Publisher: Oxford Academia Publishers

Place: Oxford

Description:

[7]+337 pages with diagrams, figures, plates and appendix. Small folio (11 3/4" x 8 1/2") bound in original blue cloth with gilt lettering and decorative pictorial to spine and cover. Translated with commentary of the Latin and Hebrew. Volume II on Victor Keats' Chess Among the Jews. First edition.

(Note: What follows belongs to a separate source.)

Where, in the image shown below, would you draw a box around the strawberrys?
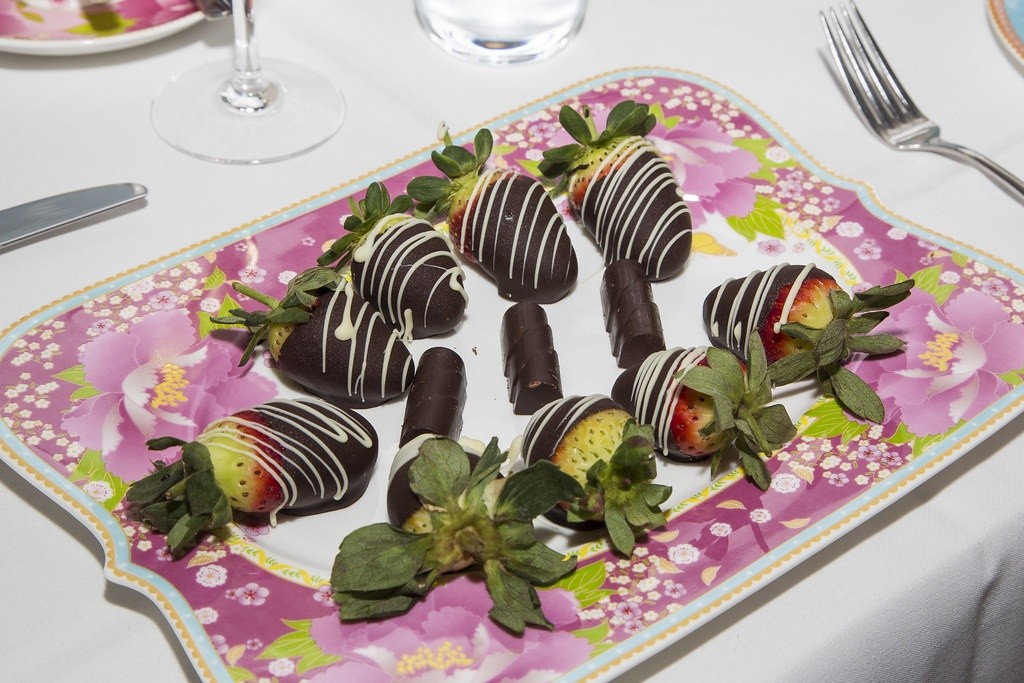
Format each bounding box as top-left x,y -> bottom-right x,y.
189,132 -> 847,573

De Ludis Oreintalibus combines two works of Hyde: Mandragorias, seu Historia Shahiludii (which had previously been published in 1689) and Historia Nerdiludii (unpublished before 1694). The work entitled Mandragorias is Hyde's history of the game of chess. It is the first such history to be based on authentic scholarship, and all subsequent writings on the subject are indebted to it. Hyde explains the somewhat idiosyncratic title in his opening chapter. The second part consists of three original Hebrew texts, of which the first two are of medieval origin. Hyde reproduces them from manuscript sources and supplies them with a Latin translation in parallel columns to the source test. The present book contains a complete English translation of all these texts. The work Historia Nerdiludii is devoted to various games of the East other than chess, in particular the game know in Arabic sources as nard -- a precursor to modern backgammon. Hyde's collected works contain his translation of part of the introduction to the philosophica treatise More Nevochim (The Guide to the Perplexed) by Maimonides (1131-1204), who himself mentioned chess in his writings. An English version of the same passage appears at the end of this book.

Condition:

Corners bumped else a very good to fine copy.